But in the Bay Area, the Port of Oakland faces a completely different situation. The executive director of the port, Danny Wan, shared with state legislators earlier this month that Oakland actually has a lot of spare space.
"You look at the Bay and the whole terminal is empty," he said. "Empty of containers. Empty of ships. And the operator tells me that this is the first time in the history where they’re operating Oakland that they have not one vessel call."
KQED spoke with Wan, who also serves as president of the California Association of Port Authorities, this week to better understand the current situation in Oakland and how he proposes to overhaul California's port infrastructure.
The following interview has been edited for length and clarity.
KQED's Brian Watt: Has the situation at the Port of Oakland changed since you met with legislators?
Danny Wan: We have three terminals at the Port of Oakland and we're about 75% capacity. We're talking to the shipping lines about returning some [shipping] to Oakland, and [we're] not talking about shipping the stuff that usually goes down to LA and Long Beach in normal times, to come to Oakland. Some of the things that normally do come to Oakland, all of a sudden in this kind of disruptive environment, have now started to go down to Long Beach now instead of Oakland.
There are two international trade routes that are starting up this month docking at Oakland. Are they in response to the situation that has developed in Los Angeles and Long Beach?

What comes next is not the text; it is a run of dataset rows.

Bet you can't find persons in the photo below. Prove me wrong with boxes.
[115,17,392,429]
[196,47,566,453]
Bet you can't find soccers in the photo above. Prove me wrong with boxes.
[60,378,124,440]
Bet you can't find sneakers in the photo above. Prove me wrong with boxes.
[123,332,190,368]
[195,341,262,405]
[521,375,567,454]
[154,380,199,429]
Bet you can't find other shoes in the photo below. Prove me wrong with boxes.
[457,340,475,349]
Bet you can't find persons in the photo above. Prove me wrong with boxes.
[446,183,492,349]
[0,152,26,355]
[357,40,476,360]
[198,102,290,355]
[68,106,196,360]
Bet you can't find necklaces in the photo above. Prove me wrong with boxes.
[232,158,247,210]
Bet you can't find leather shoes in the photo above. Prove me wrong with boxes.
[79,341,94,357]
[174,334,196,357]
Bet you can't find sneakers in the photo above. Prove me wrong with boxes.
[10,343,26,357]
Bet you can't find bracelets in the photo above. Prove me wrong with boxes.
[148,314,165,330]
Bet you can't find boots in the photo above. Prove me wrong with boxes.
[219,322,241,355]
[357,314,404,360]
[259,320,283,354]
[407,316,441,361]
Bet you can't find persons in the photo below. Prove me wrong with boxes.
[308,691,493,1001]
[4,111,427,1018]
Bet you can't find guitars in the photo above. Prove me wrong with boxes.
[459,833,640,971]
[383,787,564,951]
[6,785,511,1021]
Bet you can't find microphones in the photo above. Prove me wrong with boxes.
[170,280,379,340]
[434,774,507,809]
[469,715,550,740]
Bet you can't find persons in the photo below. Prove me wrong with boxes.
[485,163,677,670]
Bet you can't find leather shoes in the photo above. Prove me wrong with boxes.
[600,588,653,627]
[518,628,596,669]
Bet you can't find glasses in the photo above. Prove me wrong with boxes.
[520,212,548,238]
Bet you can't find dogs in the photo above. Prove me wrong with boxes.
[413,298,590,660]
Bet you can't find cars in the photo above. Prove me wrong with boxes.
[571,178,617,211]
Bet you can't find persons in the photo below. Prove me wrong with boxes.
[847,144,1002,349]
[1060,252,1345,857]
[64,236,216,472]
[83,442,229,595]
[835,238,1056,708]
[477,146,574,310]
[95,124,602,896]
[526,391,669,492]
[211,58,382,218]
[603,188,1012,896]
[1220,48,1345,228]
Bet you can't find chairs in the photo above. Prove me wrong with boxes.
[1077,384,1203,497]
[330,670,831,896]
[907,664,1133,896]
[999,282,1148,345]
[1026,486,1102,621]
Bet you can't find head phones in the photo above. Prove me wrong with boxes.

Normally what happens is that the shipping lines do a route from Asia to Los Angeles-Long Beach. They drop the cargo down there that's destined for the southern California routes. And then they come up to Oakland. and they pick up exports and they also drop off what's destined for northern California. What's happening now is that they're skipping Oakland because they want to get their containers back. They're simply dropping all the cargo off in Los Angeles-Long Beach and expecting northern California export-importers to go down to Los Angeles into that congestion and do their business.
These two new trade routes are direct shipping lines coming to Oakland — not to Los Angeles-Long Beach. They're first coming to Oakland to drop off the imports and pick up the exports and go back to Asia directly so that we have a direct route … that is perfect for us, that is efficient, that is going to serve the people up here and we hope to have more of those kind of routes starting up.